Insgesamt erleben wir aktuell im Kontext des Asyl- und Grenzregimes einen Umbau von Staat und Gesellschaft: Wo sich der Staat darauf konzentriert,die Krise repressiv zu regulieren und regieren, reproduziert sich Herrschaft als Beherrschung eines Ausnahmezustandes, der für Asylsuchende keine stabilen Lebensverhältnisse vorsieht. Gehen wir davon aus, dass der Gesamtzustand eines Gesellschaftssystems in verdichteter Form an seinen Rändern zu Tage tritt, fügen sich die Umbrüche im österreichischen Asylsystem in das Paradigma eines neoliberalisierten Kontrollstaates, der zunehmend antidemokratisch und rechtsextrem durchsetzt wird (vgl. „Asylsystem Österreich – Momentaufnahmen einer repressiven Chaotisierung“).
 
Daher ist es umso wichtiger, dass sich solidarisches Handeln mit Geflüchteten nicht auf eine Praxis des Helfens beschränkt.

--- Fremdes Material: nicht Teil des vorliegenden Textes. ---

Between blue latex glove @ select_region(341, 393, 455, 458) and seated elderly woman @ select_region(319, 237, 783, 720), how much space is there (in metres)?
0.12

So sinnvoll die aktuellen Initiativen sind, darf trotzdem nicht zugelassen werden, dass der Staat die Verantwortung für Grundbedürfnisse von Menschen auf bürgerschaftliches Engagement abwälzt und menschenrechtliche Ausnahmezustände als Normalstandards festschreibt (vgl. „Der schmale Grat der Hilfe“).
 
Daher gilt es, gemeinsam mit den Geflüchteten für deren Selbstbestimmung, einklagbare Rechte und gleichberechtigte gesellschaftliche Teilhabe einzutreten. Insbesondere ist das Recht auf Bewegungsfreiheit für Geflüchtete zu fordern – in den Worten von Refugees bei den Demos in Traiskirchen: „Wenn ihr uns nicht hier lassen wollt, dann löscht unsere Fingerabdrücke und lasst uns weiterziehen“. Diese Forderung wurde schon vom Refugee Protest Camp Vienna 2012/2013 erhoben. Insgesamt ist es ein Grundverständnis des politischen Antirassismus, dass Geflüchtete den Asyl- und Migrationsregimes nicht wehrlos ausgeliefert sind, sondern in ihrem individuellen und kollektiven Handeln dieses System tagtäglich herausfordern: Wenn in Traiskirchen hunderte Geflüchtete für ihre Rechte auf die Straße gehen; wenn ein Drittel aller Abschiebeflüge in Österreich durch den Widerstand der Betroffenen abgebrochen wird; wenn Menschen in Mazedonien, Calais oder Ceuta gegen brutale Polizeigewalt die Grenzanlagen durchbrechen, dann sind das Akte des Widerstands gegen ein System, gegen das wir gemeinsam ankämpfen müssen (vgl. „We are here because you destroy our countries“).
 
Die Initiative „Freedom not Frontex:Vienna“ versteht sich als solidarische Verbündete für Forderungen, Proteste und Selbstorganisation von Geflüchteten; Herstellung von Sichtbarkeit ist ein wesentlicher Arbeitsschwerpunkt. Als Antwort auf die Menschenrechtsverletzungen in Traiskirchen wurde aus Schilderungen von Geflüchteten ein eigener Bericht erstellt, der sukzessive in verschiedene Sprachen übersetzt wird.